Exercise task:
All entries should be output exactly as they stand.

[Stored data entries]
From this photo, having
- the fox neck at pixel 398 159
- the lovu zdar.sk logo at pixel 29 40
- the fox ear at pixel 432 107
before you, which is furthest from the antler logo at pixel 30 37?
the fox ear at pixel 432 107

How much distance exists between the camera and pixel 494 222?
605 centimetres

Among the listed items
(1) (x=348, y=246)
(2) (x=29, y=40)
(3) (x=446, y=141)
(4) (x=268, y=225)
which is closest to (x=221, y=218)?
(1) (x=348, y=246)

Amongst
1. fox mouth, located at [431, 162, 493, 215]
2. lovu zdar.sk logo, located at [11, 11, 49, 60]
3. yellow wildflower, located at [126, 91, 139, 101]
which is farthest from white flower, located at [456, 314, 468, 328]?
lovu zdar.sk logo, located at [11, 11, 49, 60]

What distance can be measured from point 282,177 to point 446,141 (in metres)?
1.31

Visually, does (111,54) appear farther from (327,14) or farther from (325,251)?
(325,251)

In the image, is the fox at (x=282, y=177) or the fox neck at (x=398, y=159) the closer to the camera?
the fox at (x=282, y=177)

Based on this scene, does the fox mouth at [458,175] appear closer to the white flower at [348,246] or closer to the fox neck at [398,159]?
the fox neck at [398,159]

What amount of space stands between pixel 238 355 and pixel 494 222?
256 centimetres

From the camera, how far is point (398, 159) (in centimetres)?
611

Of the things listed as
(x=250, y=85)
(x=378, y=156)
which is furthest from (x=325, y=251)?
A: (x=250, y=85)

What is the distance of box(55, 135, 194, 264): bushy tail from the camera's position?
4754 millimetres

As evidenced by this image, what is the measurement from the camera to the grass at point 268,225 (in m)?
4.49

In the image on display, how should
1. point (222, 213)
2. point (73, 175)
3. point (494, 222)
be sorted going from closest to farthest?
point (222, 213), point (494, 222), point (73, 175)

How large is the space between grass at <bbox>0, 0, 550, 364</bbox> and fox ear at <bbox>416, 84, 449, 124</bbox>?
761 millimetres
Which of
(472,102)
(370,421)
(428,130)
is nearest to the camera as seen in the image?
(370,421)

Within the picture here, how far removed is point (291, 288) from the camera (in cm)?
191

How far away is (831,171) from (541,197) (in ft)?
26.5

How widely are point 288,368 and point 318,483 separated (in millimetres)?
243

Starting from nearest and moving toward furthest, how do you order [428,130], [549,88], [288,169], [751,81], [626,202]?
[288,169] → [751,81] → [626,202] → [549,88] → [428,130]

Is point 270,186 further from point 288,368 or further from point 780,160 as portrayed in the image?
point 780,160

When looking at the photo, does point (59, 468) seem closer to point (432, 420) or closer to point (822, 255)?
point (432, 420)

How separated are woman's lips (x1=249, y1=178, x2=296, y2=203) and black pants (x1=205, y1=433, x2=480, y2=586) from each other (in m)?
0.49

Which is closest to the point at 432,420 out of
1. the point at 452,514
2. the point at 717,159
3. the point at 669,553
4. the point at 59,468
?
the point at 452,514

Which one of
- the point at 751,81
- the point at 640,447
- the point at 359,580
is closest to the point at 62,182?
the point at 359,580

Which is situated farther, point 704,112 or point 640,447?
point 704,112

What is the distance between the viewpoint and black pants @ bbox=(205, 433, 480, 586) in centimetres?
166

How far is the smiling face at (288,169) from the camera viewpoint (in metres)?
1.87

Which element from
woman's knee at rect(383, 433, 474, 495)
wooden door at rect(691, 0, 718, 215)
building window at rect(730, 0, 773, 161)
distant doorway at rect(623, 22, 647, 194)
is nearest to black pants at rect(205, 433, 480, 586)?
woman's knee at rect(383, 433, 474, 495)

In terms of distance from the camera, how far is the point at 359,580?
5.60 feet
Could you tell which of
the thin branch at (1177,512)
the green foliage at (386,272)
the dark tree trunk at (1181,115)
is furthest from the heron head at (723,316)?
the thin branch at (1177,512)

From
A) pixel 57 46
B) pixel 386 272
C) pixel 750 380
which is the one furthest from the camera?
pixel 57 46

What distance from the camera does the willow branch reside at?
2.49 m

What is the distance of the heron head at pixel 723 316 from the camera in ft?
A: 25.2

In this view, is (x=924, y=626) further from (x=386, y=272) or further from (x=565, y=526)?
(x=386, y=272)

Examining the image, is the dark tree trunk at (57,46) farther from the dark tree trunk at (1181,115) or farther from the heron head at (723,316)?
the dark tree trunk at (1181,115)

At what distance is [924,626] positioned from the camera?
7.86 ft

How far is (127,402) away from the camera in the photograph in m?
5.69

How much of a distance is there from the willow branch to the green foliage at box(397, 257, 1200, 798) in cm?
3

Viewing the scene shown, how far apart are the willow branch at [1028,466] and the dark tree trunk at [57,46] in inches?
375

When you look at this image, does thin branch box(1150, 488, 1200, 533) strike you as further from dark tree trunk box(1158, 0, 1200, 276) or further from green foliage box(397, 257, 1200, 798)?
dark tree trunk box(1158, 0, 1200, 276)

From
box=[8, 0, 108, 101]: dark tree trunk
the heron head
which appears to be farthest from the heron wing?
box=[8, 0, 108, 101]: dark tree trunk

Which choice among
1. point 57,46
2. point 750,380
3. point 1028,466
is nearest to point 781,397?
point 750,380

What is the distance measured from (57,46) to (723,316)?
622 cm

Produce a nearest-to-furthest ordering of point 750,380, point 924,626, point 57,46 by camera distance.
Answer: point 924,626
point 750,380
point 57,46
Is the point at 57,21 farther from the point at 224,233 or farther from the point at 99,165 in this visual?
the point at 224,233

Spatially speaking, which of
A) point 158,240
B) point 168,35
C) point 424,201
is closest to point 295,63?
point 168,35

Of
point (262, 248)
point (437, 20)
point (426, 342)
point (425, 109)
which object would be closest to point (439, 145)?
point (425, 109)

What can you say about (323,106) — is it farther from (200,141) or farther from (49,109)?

Response:
From this photo, having
- the fox neck at pixel 398 159
- the lovu zdar.sk logo at pixel 29 40
- the fox ear at pixel 432 107
before you, which is furthest from the antler logo at pixel 30 37?
the fox ear at pixel 432 107

How much distance exists between the camera and pixel 494 222?
605 centimetres

Among the listed items
(1) (x=348, y=246)
(2) (x=29, y=40)
(3) (x=446, y=141)
(4) (x=268, y=225)
which is closest to (x=221, y=218)?
(1) (x=348, y=246)

Amongst
1. fox mouth, located at [431, 162, 493, 215]
2. lovu zdar.sk logo, located at [11, 11, 49, 60]
3. yellow wildflower, located at [126, 91, 139, 101]
which is farthest from white flower, located at [456, 314, 468, 328]?
lovu zdar.sk logo, located at [11, 11, 49, 60]

What distance can be measured from point 282,177 to point 446,141 (in metres)?
1.31

Visually, does (111,54) appear farther from (327,14) or farther from (325,251)?
(325,251)

In the image, is the fox at (x=282, y=177) or the fox neck at (x=398, y=159) the closer to the camera?
the fox at (x=282, y=177)

Based on this scene, does the fox mouth at [458,175] appear closer to the white flower at [348,246] or closer to the fox neck at [398,159]?
the fox neck at [398,159]

What amount of space stands between pixel 238 355 and pixel 494 222?
256 centimetres

From the camera, how far is point (398, 159) (in centimetres)?
611

Of the things listed as
(x=250, y=85)
(x=378, y=156)
which is furthest from (x=325, y=251)?
A: (x=250, y=85)

What is the distance of box(55, 135, 194, 264): bushy tail from the camera's position?
4754 millimetres

As evidenced by this image, what is the measurement from the camera to the grass at point 268,225 (in m)?
4.49

In the image on display, how should
1. point (222, 213)
2. point (73, 175)
3. point (494, 222)
be sorted going from closest to farthest?
point (222, 213), point (494, 222), point (73, 175)

How large is the space between grass at <bbox>0, 0, 550, 364</bbox> and fox ear at <bbox>416, 84, 449, 124</bbox>?
761 millimetres
Which of
(472,102)
(370,421)
(428,130)
is nearest to the camera as seen in the image?
(370,421)

Within the picture here, how far removed is point (291, 288) from the camera (in cm)?
191

How far away is (831,171) from (541,197) (in ft)?
26.5

How widely are point 288,368 and point 318,483 separated (in millimetres)?
243

Starting from nearest and moving toward furthest, how do you order [428,130], [549,88], [288,169], [751,81], [626,202]?
[288,169] → [751,81] → [626,202] → [549,88] → [428,130]

Is point 270,186 further from point 288,368 or further from point 780,160 as portrayed in the image?
point 780,160

When looking at the photo, does point (59, 468) seem closer to point (432, 420) or closer to point (822, 255)?
point (432, 420)

How separated are woman's lips (x1=249, y1=178, x2=296, y2=203) and black pants (x1=205, y1=433, x2=480, y2=586) from each other (in m)?
0.49

Which is closest to the point at 432,420 out of
1. the point at 452,514
2. the point at 717,159
3. the point at 669,553
4. the point at 59,468
?
the point at 452,514

Which one of
- the point at 751,81
- the point at 640,447
- the point at 359,580
is closest to the point at 62,182?
the point at 359,580

Which is situated farther, point 704,112 or point 640,447?
point 704,112

What is the distance between the viewpoint and black pants @ bbox=(205, 433, 480, 586) in centimetres?
166

How far is the smiling face at (288,169) from the camera viewpoint (in metres)?
1.87

Which element from
woman's knee at rect(383, 433, 474, 495)
wooden door at rect(691, 0, 718, 215)
building window at rect(730, 0, 773, 161)
distant doorway at rect(623, 22, 647, 194)
is nearest to black pants at rect(205, 433, 480, 586)?
woman's knee at rect(383, 433, 474, 495)

In terms of distance from the camera, how far is the point at 359,580?
5.60 feet
Could you tell which of
the thin branch at (1177,512)
the green foliage at (386,272)
the dark tree trunk at (1181,115)
is furthest from the heron head at (723,316)?
the thin branch at (1177,512)

From
A) pixel 57 46
B) pixel 386 272
C) pixel 750 380
which is the one furthest from the camera?
pixel 57 46

What distance from the camera does the willow branch reside at?
2.49 m

What is the distance of the heron head at pixel 723 316 from the camera in ft?
A: 25.2

In this view, is (x=924, y=626) further from (x=386, y=272) or further from (x=565, y=526)?
(x=386, y=272)

Examining the image, is the dark tree trunk at (57,46) farther from the dark tree trunk at (1181,115) or farther from the heron head at (723,316)?
the dark tree trunk at (1181,115)

At what distance is [924,626] positioned from the camera?
7.86 ft

How far is (127,402) away from the camera in the photograph in m?
5.69

How much of a distance is there from the willow branch to the green foliage at box(397, 257, 1200, 798) in cm?
3

Viewing the scene shown, how far apart are the willow branch at [1028,466] and the dark tree trunk at [57,46] in inches?
375

When you look at this image, does thin branch box(1150, 488, 1200, 533) strike you as further from dark tree trunk box(1158, 0, 1200, 276) or further from green foliage box(397, 257, 1200, 798)?
dark tree trunk box(1158, 0, 1200, 276)

From
box=[8, 0, 108, 101]: dark tree trunk
the heron head
which appears to be farthest from the heron wing?
box=[8, 0, 108, 101]: dark tree trunk

Which choice among
1. point 57,46
2. point 750,380
3. point 1028,466
is nearest to point 781,397?
point 750,380

What is the distance measured from (57,46) to (723,316)?
622 cm

Produce a nearest-to-furthest ordering of point 750,380, point 924,626, point 57,46 by camera distance.
Answer: point 924,626
point 750,380
point 57,46
Is the point at 57,21 farther from the point at 224,233 or farther from the point at 99,165 in this visual?
the point at 224,233

Spatially speaking, which of
A) point 158,240
B) point 168,35
C) point 424,201
is closest to point 295,63?
point 168,35

Of
point (262, 248)
point (437, 20)
point (426, 342)
point (425, 109)
which object would be closest to point (439, 145)?
point (425, 109)

What can you say about (323,106) — is it farther from (200,141) or farther from (49,109)?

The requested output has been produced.